Closed liamjoy closed 4 years ago
In plain english, what is this model chain supposed to do? What is the function of LightGBMClassifier
, what is the function of IsotonicRegression
?
Are you trying to "smooth" the prediction of the classifier?
I have looked into using StackedClassifier/Regressor but because LGBM is a classifier and Isotonic is a regressor, it does not allow it.
I assume you're referring to Scikit-Learn's stacking estimator classes, and that it is Scikit-Learn that prevents you from building such a model chain (not the SkLearn2PMML/JPMML-SkLearn stack).
I am also unable to use two models in a single pipeline as only one estimator is allowed
Possible workaround - the first estimator should be packaged as a transformer: https://github.com/jpmml/sklearn2pmml/issues/118
LGBMClassifier takes in around 100 features to predict a binary target class. The isotonic regression is used to calibrate the model predictions to match a different distribution. The output should be a probability of the target being 1, after prediction calibration.

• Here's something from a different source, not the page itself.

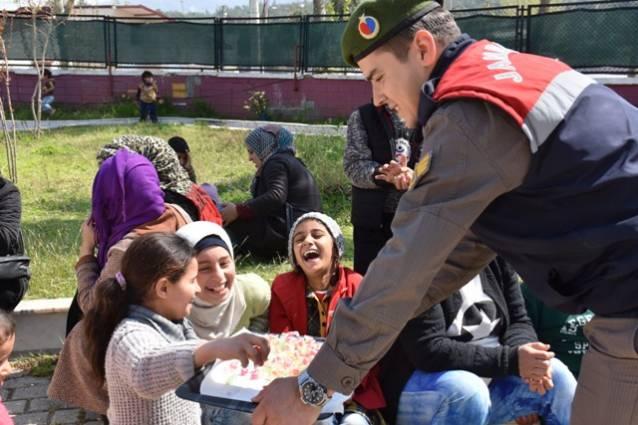 Jandarma'dan çocuklar çikolata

Thank you, I will look into packaging the LGBMClassifier as a transformer.
The isotonic regression is used to calibrate the model predictions to match a different distribution.
This looks like a "decision engineering" problem - taking the prediction of a model, and then doing something extra with it.
In such a case LGBMClassifier
is still the primary/final estimator of the pipeline, and the challenge is about applying IsotonicRegression
to its predicted probability.
Decision engineering is not supported by Scikit-Learn pipelines. However, the sklearn2pmml.pipeline.PMMLPipeline
class lets you specify three attributes predict_transformer
, predict_proba_transformer
and apply_transformer
to accomplish it: https://github.com/jpmml/sklearn2pmml/blob/0.61.0/sklearn2pmml/pipeline/__init__.py#L47-L51
Suppose you want to manually correct the predicted probability of a binary classifier:
pipeline = PMMLPipeline(.., predict_proba_transformer = ExpressionTransformer("X[1] * 0.95 + 0.1"))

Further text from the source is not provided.